Wolverhampton hospital is "first in the country" to set up visor-making factory in-house
Medical staff at a Black Country hospital have been busy making more than 100,000 visors for their colleagues to protect them from the dangers of Covid-19.
The Royal Wolverhampton NHS Trust, which runs New Cross Hospital in the city and Cannock Chase and West Park hospitals, is believed to be the first Trust to tackle the NHS-wide shortage of visors by making them in-house.
Bosses have called in specialists to handle the tasks who usually help with facial reconstruction for patients after surgery – and have turned the library at New Cross into a mini factory.

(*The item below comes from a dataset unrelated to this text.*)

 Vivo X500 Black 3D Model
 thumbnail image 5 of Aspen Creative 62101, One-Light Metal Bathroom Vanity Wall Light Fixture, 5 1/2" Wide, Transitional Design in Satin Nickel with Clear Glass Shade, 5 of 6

Chairman of the board at RWT Professor Steve Field said there had been "unprecedented demand" for visors and other forms of PPE, which is why they had decided to start making them at the Trust.
He said: "We couldn’t source visors in the volumes and to the specification we needed, so we decided to start making them in-house. Our clinical staff say they’re the best visors they've ever used."
A team of staff from the three sites have made more than 100,000 visors since starting production on April 10 – with the factory manufacturing about 5,000 every day
About 3,000 visors go to staff at New Cross, which has 850 beds, and the other 2,000 are shared between the trust’s smaller Cannock Chase and West Park hospitals, community health services and GP practices it runs, and local care homes.
Laboratory manager at New Cross Dave Ellis designed the visor. His usual job in the hospital's maxillofacial department, involves the making of prosthetic ears, eyes and noses for patients who have had those body parts removed, usually as a result of cancer surgery.
He works to make visors in a team of 34, which includes a nurse, healthcare assistant, a porter, medical students and a cardiac scientist. Some of them became involved after being removed from frontline duties because health problems put them at greater risk from Covid-19.
A spokesperson for The Royal Wolverhampton NHS Trust told the Express & Star: "To reach the 100,000 mark in such a short space of time is a real testament to the hard work and dedication of the teams taking part.
"The beauty of this project has been the way we have seen people adapt to a new way of working and developing new skills. We have taken a team from a really diverse set of backgrounds, put them together and come up with a really useful product that is fit for purpose and has helped the staff on the front line feel more secure in their work."